- TASK DIRECTIONS
Quote only the span from the first line of the entries to the line containing "A field in central", both ends kept. Leave every picture out.

- Opening Delimiter -

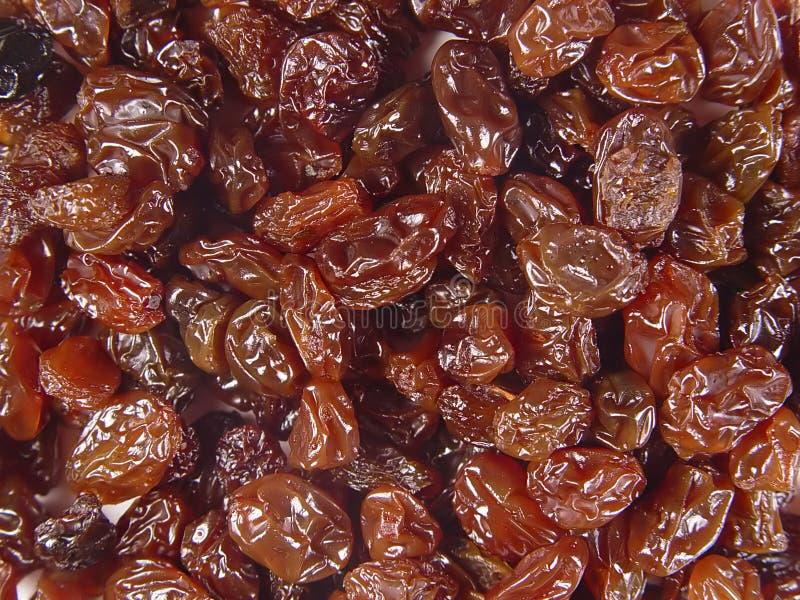 Download Raisins stock image. Image of treat, fruit, background, raisins - 11335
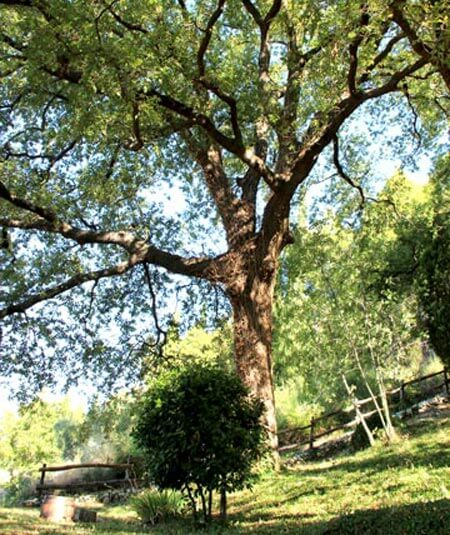 Kameni Dvori Property Old Oak tree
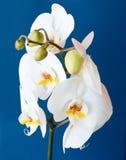 Orkidé mot blå bakgrund Royaltyfria Foton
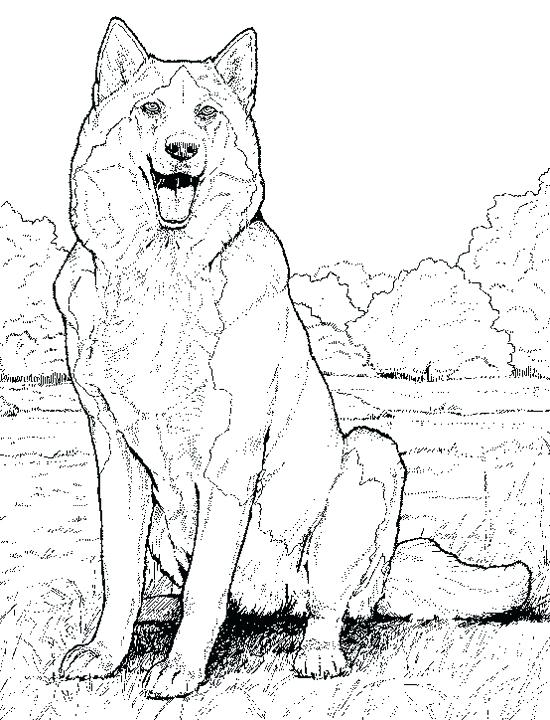 550x720 Realistic Animal Coloring Pages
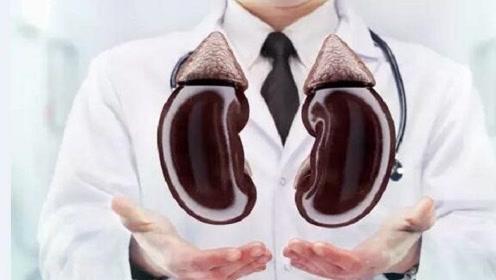 这4类食物会对肾脏造成伤害,还容易导致肥胖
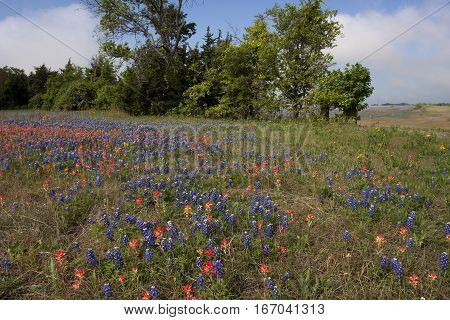 A field in central Texas blooms with Texas Paintbrush and Bluebonnets on a beautiful spring day.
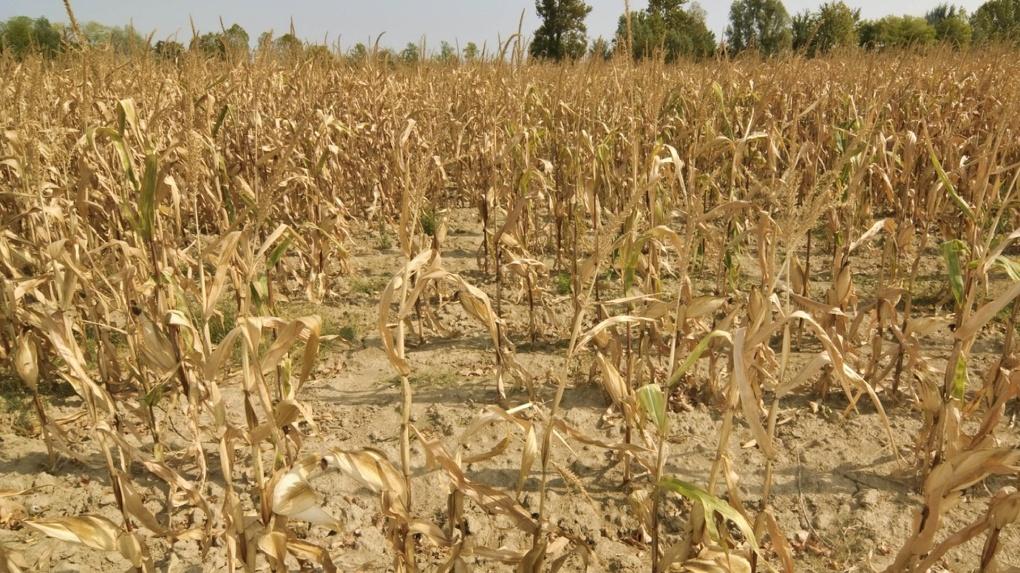 Режим ЧС из-за засухи введут в Новосибирской области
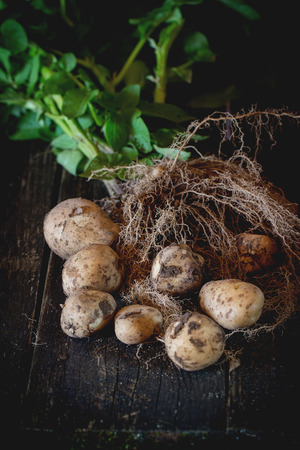 Young potatoes with soil, roots, haulm and leaves over black wooden table. Dark rustic style. Natural day light. Stockfoto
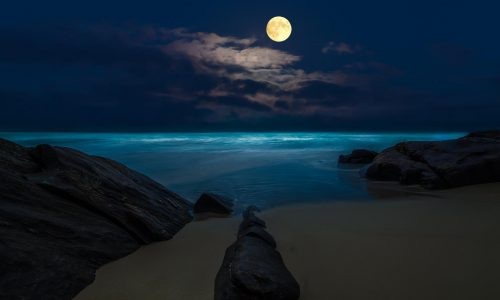 full-moon-night-beach-wallpaper-3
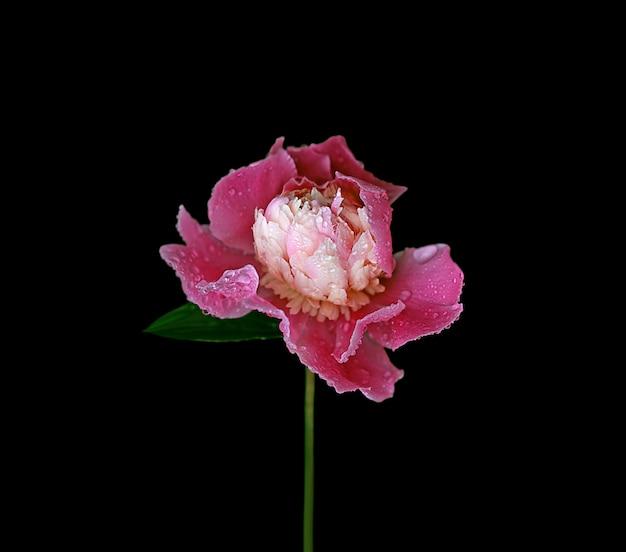 Roze geïsoleerde pioenbloem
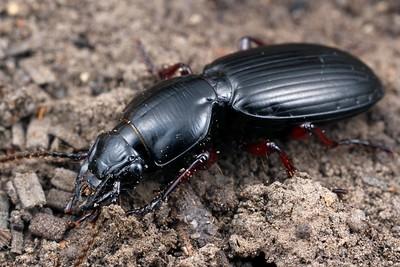 subfamily Pterostichinae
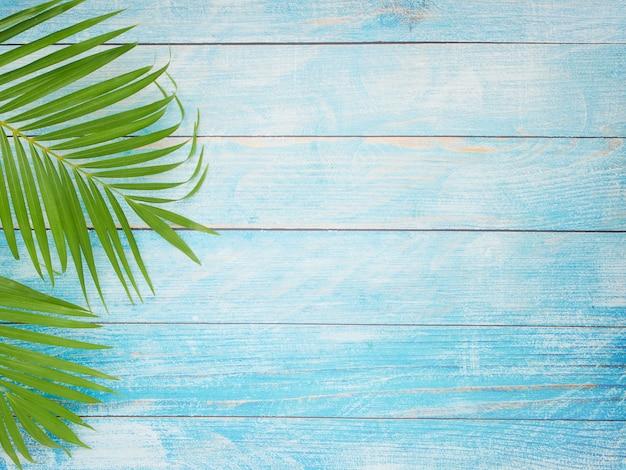 Пальмовые листья на голубом фоне.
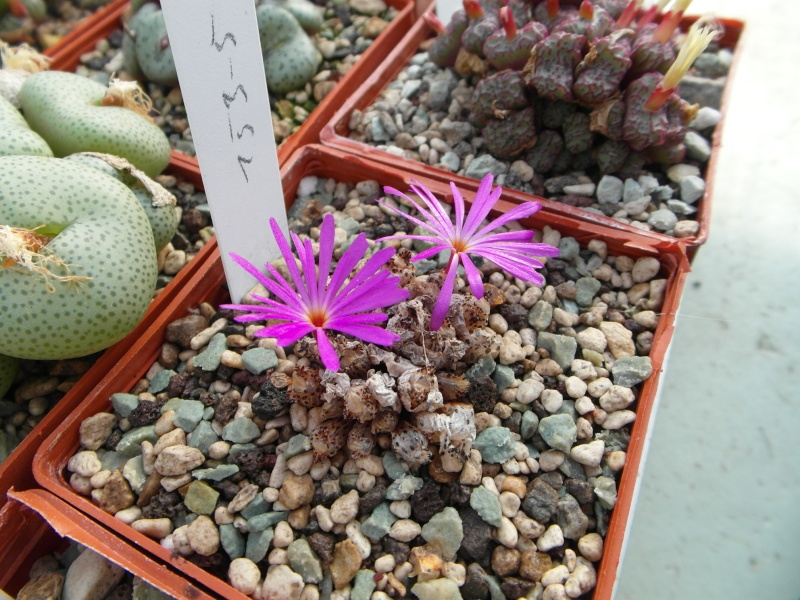 Cacti and Sukkulent in Köln, every day new flowers in the greenhouse Part 88 Bild2445
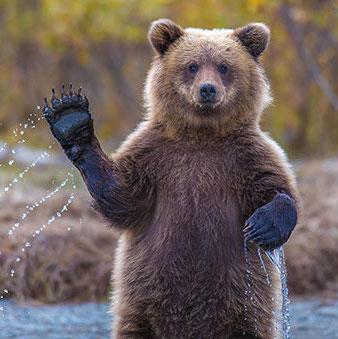 funny-bears-doing-human-things-1.jpg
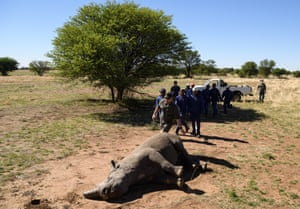 Workers rush trim the horn of a sedated black rhino.
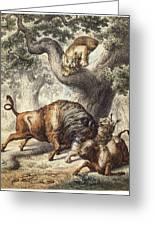 Buffalo & Lynx Greeting Card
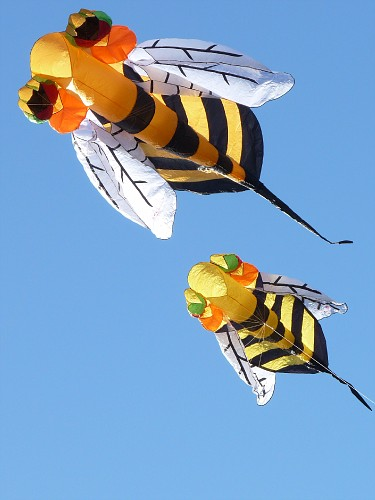 Saturday -- Large and small bees...
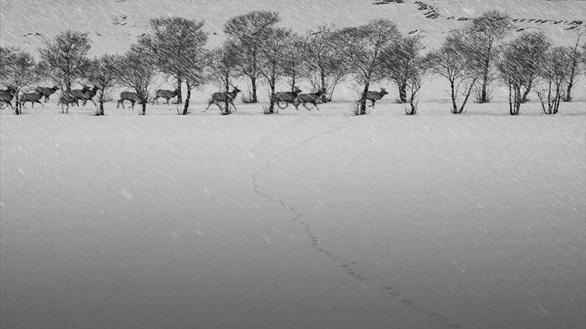 24 Frames - Lời giã biệt đầy chất thơ của Abbas Kiarostami - Ảnh 6.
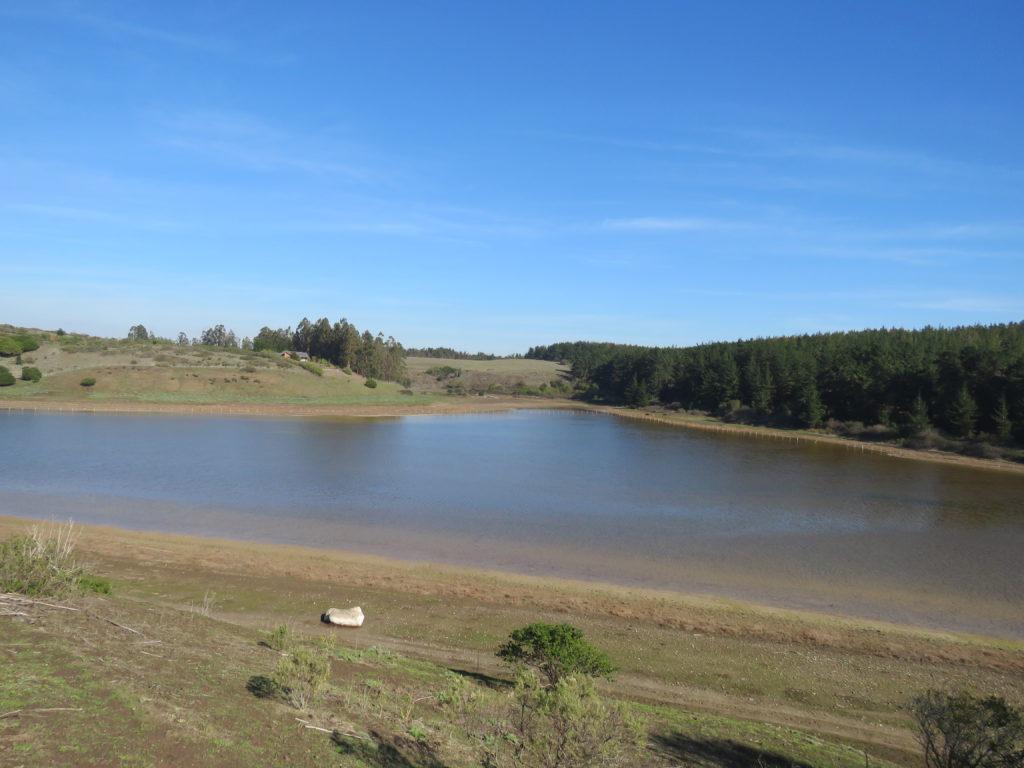 Laguna Colejuda | Conaf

- Closing Delimiter -

- SOLVED EXERCISE
 Download Raisins stock image. Image of treat, fruit, background, raisins - 11335
 Kameni Dvori Property Old Oak tree
 Orkidé mot blå bakgrund Royaltyfria Foton
 550x720 Realistic Animal Coloring Pages
 这4类食物会对肾脏造成伤害,还容易导致肥胖
 A field in central Texas blooms with Texas Paintbrush and Bluebonnets on a beautiful spring day.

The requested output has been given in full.